Re-opening of the Museum Kunstpalast
Curators: Beat Wismer and curator team of the Museum Kunstpalast
From 7 May 2011
Stiftung Museum Kunstpalast
Ehrenhof 4-5
40479 Düsseldorf/Germany
T 0049/211/8990200
F 0049/211/8929307
info [at] smkp.de
www.museumkunstpalast.de
Construction work finished – “art set free”
Andreas und Oswald Achenbach – Alexander Archipenko – Stephan Balkenhol – Max Beckmann – Giovanni Bellini – Bernardo Bellotto – Joseph Beuys – Arnold Böcklin – Jan Peeter Brueghel – Lucas Cranach d. Ä. – Lovis Corinth – Otto Dix – Max Ernst – Caspar David Friedrich – David Hockney – Angelika Kauffmann
and many more besides will see their artworks “set free” from storage: “We’re back! For the first two weeks after the re-opening, there will be no charge for admission. For as the “treasure house of the Düsseldorf citizenry” we are looking forward, together with the public, to the re-opening and to the opportunity to meet up once more with works or art which we have long had to do without: doubtless all our visitors will each have their own favourite.” (Beat Wismer)
With the re-opening on 7 May 2011, the Museum Kunstpalast will be able, after being closed for more than two years for a huge renovation project, to unveil its treasures once more, and put some 450 selected artworks from the Middle Ages to the present day on display.
The new presentation will illustrate the variety of the collections in the Museum Kunstpalast, one of the few institutions in the Rhineland to accommodate important collections of paintings, sculpture, graphic works, glass, crafts and new media under one roof. Over an area of 5,500 m², the museum will present its permanent collection in a concept developed by the team of curators under General Director Beat Wismer.
Highlights
The high points of the collection include the Rubens Gallery with the paintings “The Assumption of the Virgin” and “Venus and Adonis” by the gallery’s eponym, as well as other painters active at the court of Elector Jan Wellem, such as Frans van Douven and the aforementioned sculptor Grupello.
A further strength of the collection is the field of 18th and 19th-century painting which has been extended in recent years with new acquisitions such as two works by Angelika Kauffmann, which will now being presented here for the first time.
Other highlights will be the artist rooms – designed by the artists themselves—such as “Fish Flies on Sky” (1983–1985) of Nam June Paik, who attached his multimonitor installation beneath one of the ceilings, or the room with works by Joseph Beuys, or the ZERO-Lichtraum, set up jointly by Heinz Mack, Otto Piene and Günther Uecker at the documenta in Kassel in 1964 as a homage to Fontana, and a permanent part of the museum’s collection since the 1970s.
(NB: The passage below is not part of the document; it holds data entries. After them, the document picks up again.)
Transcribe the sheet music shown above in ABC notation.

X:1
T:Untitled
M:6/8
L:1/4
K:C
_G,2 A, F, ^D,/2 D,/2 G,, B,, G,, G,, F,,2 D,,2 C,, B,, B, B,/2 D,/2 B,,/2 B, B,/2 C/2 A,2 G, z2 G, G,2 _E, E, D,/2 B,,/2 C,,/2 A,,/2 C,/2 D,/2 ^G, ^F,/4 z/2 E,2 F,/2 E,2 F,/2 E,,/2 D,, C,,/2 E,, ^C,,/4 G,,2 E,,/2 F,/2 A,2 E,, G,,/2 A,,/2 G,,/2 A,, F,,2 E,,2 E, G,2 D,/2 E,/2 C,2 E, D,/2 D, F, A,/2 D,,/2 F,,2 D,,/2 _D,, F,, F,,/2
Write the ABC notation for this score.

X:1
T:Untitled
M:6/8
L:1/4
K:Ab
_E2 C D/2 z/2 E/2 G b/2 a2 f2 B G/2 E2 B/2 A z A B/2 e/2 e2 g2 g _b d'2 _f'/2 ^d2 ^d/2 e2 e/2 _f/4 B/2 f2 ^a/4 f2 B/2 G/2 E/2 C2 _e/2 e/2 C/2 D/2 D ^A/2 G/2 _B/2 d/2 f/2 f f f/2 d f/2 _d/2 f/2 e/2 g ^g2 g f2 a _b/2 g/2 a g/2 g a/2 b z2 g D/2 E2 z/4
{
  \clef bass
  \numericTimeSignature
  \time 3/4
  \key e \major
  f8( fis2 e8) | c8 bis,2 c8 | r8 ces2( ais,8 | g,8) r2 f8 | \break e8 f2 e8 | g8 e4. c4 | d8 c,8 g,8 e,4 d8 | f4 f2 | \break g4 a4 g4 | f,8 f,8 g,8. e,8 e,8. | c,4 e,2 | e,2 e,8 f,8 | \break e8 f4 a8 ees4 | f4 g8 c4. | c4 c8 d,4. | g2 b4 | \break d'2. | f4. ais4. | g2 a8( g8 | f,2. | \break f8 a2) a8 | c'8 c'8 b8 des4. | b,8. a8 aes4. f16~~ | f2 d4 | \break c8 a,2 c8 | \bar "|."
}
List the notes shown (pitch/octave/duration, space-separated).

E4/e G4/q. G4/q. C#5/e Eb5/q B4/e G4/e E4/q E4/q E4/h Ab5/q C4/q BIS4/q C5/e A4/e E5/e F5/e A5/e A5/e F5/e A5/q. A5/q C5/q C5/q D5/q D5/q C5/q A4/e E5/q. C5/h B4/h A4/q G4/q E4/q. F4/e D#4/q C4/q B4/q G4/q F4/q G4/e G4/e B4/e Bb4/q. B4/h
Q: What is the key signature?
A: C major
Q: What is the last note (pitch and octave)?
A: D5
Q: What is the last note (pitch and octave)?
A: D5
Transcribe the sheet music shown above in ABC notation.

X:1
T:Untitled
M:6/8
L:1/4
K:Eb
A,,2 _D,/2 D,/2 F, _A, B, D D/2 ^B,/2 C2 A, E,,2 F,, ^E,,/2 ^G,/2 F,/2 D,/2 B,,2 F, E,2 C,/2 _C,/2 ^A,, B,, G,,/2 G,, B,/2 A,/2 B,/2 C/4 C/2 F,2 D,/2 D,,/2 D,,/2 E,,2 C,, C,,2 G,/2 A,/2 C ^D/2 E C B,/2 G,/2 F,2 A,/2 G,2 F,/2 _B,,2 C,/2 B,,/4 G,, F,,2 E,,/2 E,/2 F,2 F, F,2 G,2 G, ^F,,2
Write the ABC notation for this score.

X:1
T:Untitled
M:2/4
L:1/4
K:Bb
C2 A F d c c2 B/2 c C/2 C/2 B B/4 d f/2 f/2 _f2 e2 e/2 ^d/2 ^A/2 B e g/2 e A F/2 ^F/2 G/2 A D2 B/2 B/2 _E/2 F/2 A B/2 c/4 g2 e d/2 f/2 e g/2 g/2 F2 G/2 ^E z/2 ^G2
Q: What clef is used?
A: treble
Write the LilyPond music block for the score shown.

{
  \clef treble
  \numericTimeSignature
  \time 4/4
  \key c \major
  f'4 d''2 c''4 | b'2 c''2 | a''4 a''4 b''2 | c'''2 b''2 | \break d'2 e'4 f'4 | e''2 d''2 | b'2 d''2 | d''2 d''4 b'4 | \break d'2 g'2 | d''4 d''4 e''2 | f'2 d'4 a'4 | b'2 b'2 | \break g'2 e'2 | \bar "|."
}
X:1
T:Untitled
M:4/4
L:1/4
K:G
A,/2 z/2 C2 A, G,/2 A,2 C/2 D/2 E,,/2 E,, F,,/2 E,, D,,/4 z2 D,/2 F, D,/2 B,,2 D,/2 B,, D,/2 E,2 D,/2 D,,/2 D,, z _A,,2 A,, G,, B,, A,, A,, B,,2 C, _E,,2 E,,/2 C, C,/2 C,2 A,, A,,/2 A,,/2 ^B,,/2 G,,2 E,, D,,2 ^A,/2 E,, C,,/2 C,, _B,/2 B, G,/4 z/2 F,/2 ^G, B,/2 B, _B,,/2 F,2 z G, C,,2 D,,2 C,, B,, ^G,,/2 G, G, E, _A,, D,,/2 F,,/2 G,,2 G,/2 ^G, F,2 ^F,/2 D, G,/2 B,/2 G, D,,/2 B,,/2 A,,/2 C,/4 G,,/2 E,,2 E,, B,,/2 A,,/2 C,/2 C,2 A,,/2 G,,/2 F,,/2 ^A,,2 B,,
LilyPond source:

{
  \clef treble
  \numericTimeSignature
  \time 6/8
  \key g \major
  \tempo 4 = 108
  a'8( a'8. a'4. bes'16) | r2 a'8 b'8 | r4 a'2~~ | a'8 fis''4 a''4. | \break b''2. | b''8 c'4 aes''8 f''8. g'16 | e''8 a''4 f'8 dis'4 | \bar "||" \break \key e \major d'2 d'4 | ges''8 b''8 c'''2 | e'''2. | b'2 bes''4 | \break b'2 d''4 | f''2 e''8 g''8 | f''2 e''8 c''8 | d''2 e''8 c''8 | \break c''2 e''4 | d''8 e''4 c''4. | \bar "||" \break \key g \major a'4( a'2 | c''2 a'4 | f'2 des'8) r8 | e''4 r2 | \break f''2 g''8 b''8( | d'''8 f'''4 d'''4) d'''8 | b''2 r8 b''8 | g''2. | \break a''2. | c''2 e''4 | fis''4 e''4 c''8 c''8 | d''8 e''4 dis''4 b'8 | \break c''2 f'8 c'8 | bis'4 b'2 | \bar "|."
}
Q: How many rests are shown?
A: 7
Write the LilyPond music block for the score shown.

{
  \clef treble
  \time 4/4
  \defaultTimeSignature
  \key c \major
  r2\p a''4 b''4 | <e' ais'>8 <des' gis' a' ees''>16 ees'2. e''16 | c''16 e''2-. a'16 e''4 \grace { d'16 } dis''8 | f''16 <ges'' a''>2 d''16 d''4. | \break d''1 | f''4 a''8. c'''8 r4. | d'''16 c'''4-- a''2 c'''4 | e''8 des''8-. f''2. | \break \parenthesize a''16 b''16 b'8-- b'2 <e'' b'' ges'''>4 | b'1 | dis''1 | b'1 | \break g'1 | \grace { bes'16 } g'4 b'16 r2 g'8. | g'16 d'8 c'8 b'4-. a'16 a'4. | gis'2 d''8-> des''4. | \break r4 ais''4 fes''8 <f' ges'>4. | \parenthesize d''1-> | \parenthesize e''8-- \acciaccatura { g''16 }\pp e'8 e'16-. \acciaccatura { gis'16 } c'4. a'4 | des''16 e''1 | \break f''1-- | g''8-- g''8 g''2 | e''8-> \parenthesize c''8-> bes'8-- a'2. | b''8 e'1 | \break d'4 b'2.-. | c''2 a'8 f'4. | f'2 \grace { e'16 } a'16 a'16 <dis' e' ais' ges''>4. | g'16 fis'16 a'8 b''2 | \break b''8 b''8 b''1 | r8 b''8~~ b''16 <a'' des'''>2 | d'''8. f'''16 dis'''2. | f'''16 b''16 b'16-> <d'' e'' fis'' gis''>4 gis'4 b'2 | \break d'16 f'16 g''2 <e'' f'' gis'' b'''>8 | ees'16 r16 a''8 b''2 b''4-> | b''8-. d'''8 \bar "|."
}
Another unique element of the Museum’s collection are the legendary “Creamcheese” (1967–1977) with works by Günther Uecker, Gerhard Richter, Daniel Spoerri and others and Thomas Schütte’s room installation “Furniture for ‘One Man Houses’” (2005), which in 2010 was given to the museum on permanent loan from the collection of the Stadtsparkasse Düsseldorf.
The newly displayed galleries will also allow the public to see a number of newly acquired and freshly restored works as well as new permanent loans: for example “Large Head with Small Man” (2010) by Stephan Balkenhol recently loaned to the collection.
As a living art museum with a highly varied, cross-cultural collection, and at the same time as the repository of the large collection of the Düsseldorf Art Academy and the location of AFORK (the artistic-photography archive of the Rhineland art scene) the Museum intends to let the art tell its stories and to illustrate, the history of the Düsseldorf art collection.